- _Selected text_
---*---

NO CROWDED hearings. No noisy demonstrations. No thundering editorials. No Page 1 stories. No television stakeouts. No flood of letters to the editor.
In the last 3½ weeks, 12 Boston-area cab drivers have been attacked by armed passengers; all but one have been robbed; several have been wounded. At first the attackers used knives. Then came handguns. This past Monday, a cabbie in Roxbury found himself gazing at the unfriendly end of a sawed-off shotgun.
The reaction has been mostly nonexistent. The Boston media have not gone into overdrive. The mayor and governor have had little to say. The city's vast array of neighborhood organizations and special-interest groups have preserved an unbroken silence. The police commissioner serenely waited until the 10th attack before making time to meet with cab officials and taxi drivers. As for public outcries: Listen carefully, and you can hear — nothing.
Oh, well. Who cares about cab drivers, anyway? It's not like these guys getting robbed and stabbed and having guns shoved in their faces are important. Why get in a lather over people who work 12-hour shifts, don't make a lot of money, and frequently speak with an accent?
Now, if 12 Beacon Hill politicians had been held up in the past month, then we'd see some action. The State Police would be assigning round-the-clock bodyguards to every member of the Legislature. Senators and representatives would be calling press conferences to announce bravely that they would perform their public duties regardless of the threat to their personal safety. Conservative columnists would be getting slammed for creating the "antigovernment climate" that gave rise to the attacks. Yes, indeed, if politicians found themselves under siege, it would be a very big deal.
Or suppose it were employees of Boston's abortion clinics who were being robbed at knife- and gunpoint every few days. The response would register on the Richter scale. Teams of reporters would be on the story; their articles would dominate the front page. Planned Parenthood and the ACLU would be screaming with outrage. The National Organization for Women would go ballistic at this latest threat to "the constitutional right to an abortion." The governor would mobilize the National Guard to protect the clinics — and, if he didn't, the White House would do it for him. The talk shows would devote hour after hour to discussing the latest developments.

---*---

- _Information shown_
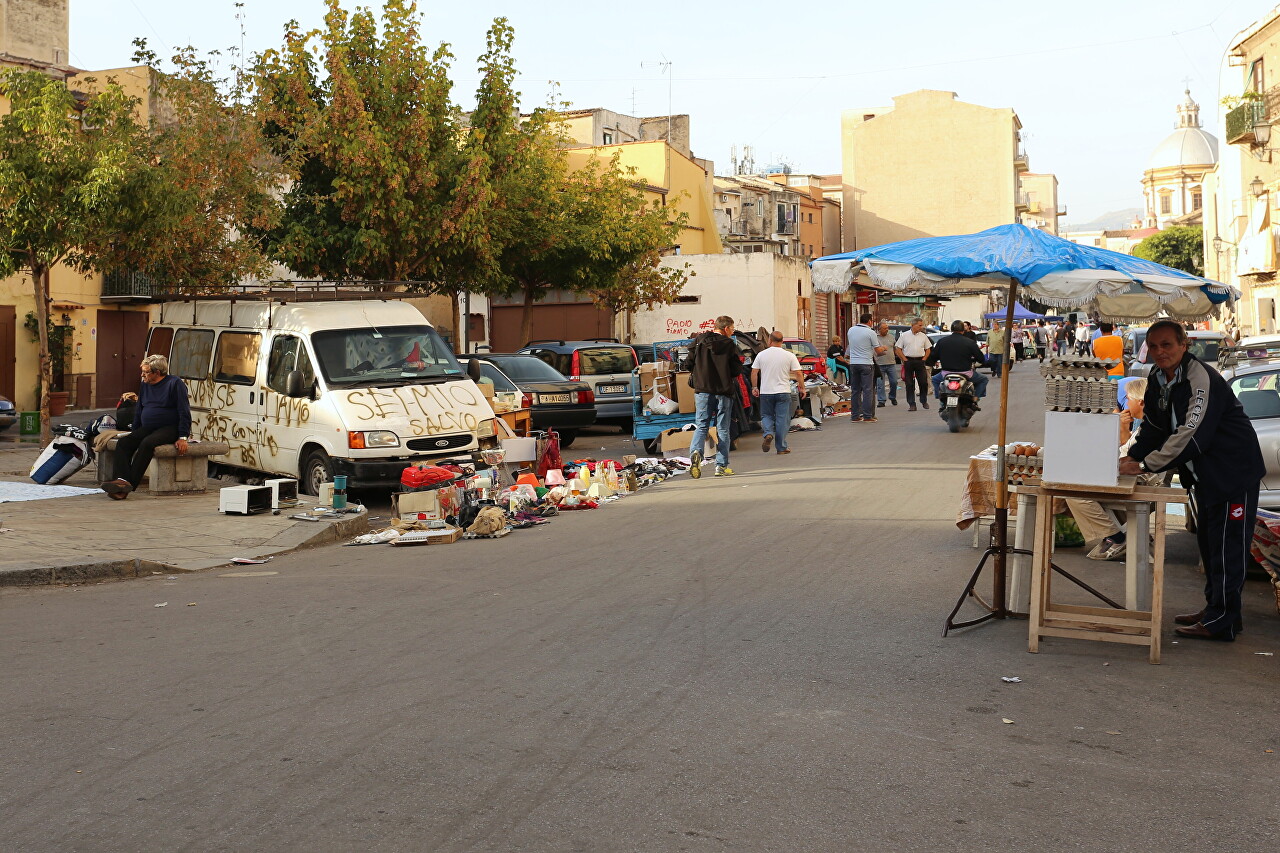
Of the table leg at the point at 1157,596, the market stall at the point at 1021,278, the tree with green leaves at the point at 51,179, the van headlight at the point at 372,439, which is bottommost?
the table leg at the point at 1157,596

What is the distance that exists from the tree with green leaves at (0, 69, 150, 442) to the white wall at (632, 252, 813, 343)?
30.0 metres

---*---

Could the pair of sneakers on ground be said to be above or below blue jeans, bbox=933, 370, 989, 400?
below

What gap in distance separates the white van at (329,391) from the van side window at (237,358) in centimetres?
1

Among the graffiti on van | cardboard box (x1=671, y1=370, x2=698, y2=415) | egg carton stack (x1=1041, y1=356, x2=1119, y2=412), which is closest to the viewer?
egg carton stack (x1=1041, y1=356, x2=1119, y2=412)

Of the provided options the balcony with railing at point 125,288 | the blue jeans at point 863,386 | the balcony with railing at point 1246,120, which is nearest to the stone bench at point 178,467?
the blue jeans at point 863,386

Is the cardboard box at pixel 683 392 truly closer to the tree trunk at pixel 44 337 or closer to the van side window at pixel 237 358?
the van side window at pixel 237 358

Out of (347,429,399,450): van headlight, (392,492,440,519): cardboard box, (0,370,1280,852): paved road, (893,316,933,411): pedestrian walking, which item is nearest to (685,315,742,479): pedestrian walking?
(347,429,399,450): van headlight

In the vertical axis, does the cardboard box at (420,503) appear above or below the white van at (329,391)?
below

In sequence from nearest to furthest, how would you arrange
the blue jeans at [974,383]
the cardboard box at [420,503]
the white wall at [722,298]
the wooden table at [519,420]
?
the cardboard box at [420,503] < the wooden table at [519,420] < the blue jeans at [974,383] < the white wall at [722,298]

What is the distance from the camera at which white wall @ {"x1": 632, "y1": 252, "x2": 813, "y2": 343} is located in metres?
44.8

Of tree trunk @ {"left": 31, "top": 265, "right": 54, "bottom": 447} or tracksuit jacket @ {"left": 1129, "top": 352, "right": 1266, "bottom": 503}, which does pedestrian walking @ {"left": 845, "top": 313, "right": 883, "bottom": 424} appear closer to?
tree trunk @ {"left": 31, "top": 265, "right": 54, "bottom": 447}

---*---

- _Your tasks_
#1 Rewrite the paragraph of the text about the cab-driver attacks that begins "In the last 3½ weeks" more briefly, keeping its main facts.
#2 Output the text about the cab-driver attacks word for word, from "In the last" to "hear — nothing.".
#3 Summarize the text about the cab-driver attacks in two sentences.

- _Exercise results_
#1 Over 3½ weeks, armed passengers attacked 12 Boston-area cab drivers, robbing all but one and wounding several. The weapons escalated from knives to handguns, and on Monday a Roxbury cabbie faced a sawed-off shotgun.

#2
In the last 3½ weeks, 12 Boston-area cab drivers have been attacked by armed passengers; all but one have been robbed; several have been wounded. At first the attackers used knives. Then came handguns. This past Monday, a cabbie in Roxbury found himself gazing at the unfriendly end of a sawed-off shotgun.
The reaction has been mostly nonexistent. The Boston media have not gone into overdrive. The mayor and governor have had little to say. The city's vast array of neighborhood organizations and special-interest groups have preserved an unbroken silence. The police commissioner serenely waited until the 10th attack before making time to meet with cab officials and taxi drivers. As for public outcries: Listen carefully, and you can hear — nothing.

#3 In 3½ weeks, armed passengers attacked 12 Boston-area cab drivers, yet the media, the mayor, the governor and community groups have said little or nothing. The text contends that similar attacks on Beacon Hill politicians or abortion clinic employees would have provoked an enormous response.